When the World Health Organization declared COVID-19 a pandemic, people were forced to think of alternative ways to provide in-person services to help slow the spread of infection.
During a time when health-care professionals could no longer see patients in person, how did providers deliver mental health services to clients? The answer? Telehealth.
Telehealth uses both audio and video communication to deliver health care where providers and patients cannot be in the same room. When applied to mental health, this method is known as telepsychiatry. Although the use of telepsychiatry is not new, it was greatly underused prior to the pandemic.
“When health-care providers turned to telepsychiatry in place of face-to-face service delivery, the impact it would have on those with mental health conditions was unknown,” said University of Saskatchewan (USask) College of Nursing assistant professor Dr. Hua Li (PhD). “But mental health care is vital to manage symptoms for patients, so accessing services in one way or another was critical during the pandemic.”
Drs. Li, Arlene Kent-Wilkinson (PhD), Tracie Risling (PhD), and Don Leidl (EdD) from the USask College of Nursing, and Manal Kleib (PhD) from the University of Alberta Faculty of Nursing, were interested in whether the transition of mental health services to telepsychiatry during the pandemic was effective, especially from the perspectives of both service users and providers, and began a literature review to find the answer.
The research team found that, for the most part, the transition of mental health service delivery from face-to-face to telepsychiatry met or exceeded the expectations of patients and health-care providers.
“At the start of the pandemic during the rapid transition to telepsychiatry, there was an increase in people missing scheduled appointments, but within a few weeks and after the initial dip, people accepted the technology and the number of scheduled appointments went up and no-shows declined,” said Li.
Video consultation was the most popular form of telepsychiatry, followed by phone calls. Age was a strong contributing factor influencing which option was utilized, with those over 45 years of age choosing telephone visits and those under 45 choosing video.
Like all new forms of technology, there were advantages and disadvantages with the transition. Telepsychiatry increased access to mental health services, especially where there were geographic and financial barriers. Some patients found telepsychiatry to be less intimidating and thought their health-care providers made good decisions on treatment plans during virtual consults, while others found the virtual interaction to be impersonal and rushed.

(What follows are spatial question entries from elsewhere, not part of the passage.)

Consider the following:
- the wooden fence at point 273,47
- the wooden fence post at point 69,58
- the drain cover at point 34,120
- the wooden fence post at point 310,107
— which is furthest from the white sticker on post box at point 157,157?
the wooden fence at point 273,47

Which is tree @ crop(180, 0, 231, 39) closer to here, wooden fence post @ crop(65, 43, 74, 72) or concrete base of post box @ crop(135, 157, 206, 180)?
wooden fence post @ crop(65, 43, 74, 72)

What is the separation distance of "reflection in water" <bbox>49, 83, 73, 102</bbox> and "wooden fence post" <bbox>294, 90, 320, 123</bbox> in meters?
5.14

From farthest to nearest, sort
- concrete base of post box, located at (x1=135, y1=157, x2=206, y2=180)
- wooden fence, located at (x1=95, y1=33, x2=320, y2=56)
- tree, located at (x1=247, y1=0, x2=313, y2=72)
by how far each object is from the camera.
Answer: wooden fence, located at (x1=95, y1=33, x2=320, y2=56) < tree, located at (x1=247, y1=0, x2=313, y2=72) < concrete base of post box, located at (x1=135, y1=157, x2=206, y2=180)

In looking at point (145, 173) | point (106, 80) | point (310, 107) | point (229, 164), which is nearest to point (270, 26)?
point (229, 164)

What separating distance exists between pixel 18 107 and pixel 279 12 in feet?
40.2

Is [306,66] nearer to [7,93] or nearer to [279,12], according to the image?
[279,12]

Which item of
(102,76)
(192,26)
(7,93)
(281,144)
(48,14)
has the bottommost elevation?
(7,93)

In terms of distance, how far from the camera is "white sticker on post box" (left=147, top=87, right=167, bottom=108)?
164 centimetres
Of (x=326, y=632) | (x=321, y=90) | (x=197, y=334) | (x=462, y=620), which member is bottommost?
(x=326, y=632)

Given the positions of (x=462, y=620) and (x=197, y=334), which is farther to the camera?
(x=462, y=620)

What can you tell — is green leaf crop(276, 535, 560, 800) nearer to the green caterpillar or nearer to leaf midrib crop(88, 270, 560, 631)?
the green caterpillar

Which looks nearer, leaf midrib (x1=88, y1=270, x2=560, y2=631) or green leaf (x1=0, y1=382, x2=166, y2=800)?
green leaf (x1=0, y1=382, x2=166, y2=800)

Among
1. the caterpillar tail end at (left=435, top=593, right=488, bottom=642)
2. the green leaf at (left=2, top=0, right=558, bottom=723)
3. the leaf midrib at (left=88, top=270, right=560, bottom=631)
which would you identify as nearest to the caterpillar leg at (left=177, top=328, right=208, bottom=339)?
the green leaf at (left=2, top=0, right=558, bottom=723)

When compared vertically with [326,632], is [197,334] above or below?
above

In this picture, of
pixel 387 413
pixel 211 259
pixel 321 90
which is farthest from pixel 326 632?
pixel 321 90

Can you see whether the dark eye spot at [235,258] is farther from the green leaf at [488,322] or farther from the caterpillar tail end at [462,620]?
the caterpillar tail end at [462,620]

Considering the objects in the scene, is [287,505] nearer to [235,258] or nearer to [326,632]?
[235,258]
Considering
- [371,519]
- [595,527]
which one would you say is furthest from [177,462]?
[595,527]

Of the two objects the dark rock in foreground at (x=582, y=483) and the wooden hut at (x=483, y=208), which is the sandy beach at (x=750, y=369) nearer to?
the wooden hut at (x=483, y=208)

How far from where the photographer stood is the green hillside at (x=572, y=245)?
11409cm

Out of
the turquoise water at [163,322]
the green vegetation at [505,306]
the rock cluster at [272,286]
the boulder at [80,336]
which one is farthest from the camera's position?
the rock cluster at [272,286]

Social determinants of health also played a key role in the acceptance of telepsychiatry during the pandemic. Not everyone can afford digital connectivity. Where the phone was used instead of video, health-care providers questioned the accuracy of their assessments when they couldn’t observe body language, behaviour and non-verbal cues, especially when diagnosing and treating new patients.
As the United Nations prepares to spotlight World Mental Health Day on Oct. 10, the successful growth of telehealth and telepsychiatry during the pandemic is providing another useful tool in the health care toolkit.
“The study findings showed that some patients and health-care providers would like to use telepsychiatry after the pandemic is over, while others prefer to go back to in-person services, in particular those over 45 years of age,” said Li.
The pandemic drastically sped up the adoption of telehealth visits and showed the health care world what technology can offer. Although most patients and health-care providers in the studies were comfortable with the transition and pleased with overall results, Drs. Li, Kent-Wilkinson, Risling, Leidl and Kleib found the recommendation to use a hybrid model between in-person appointments and telepsychiatry services would be best to meet the various needs among patients and providers in the post-pandemic years ahead.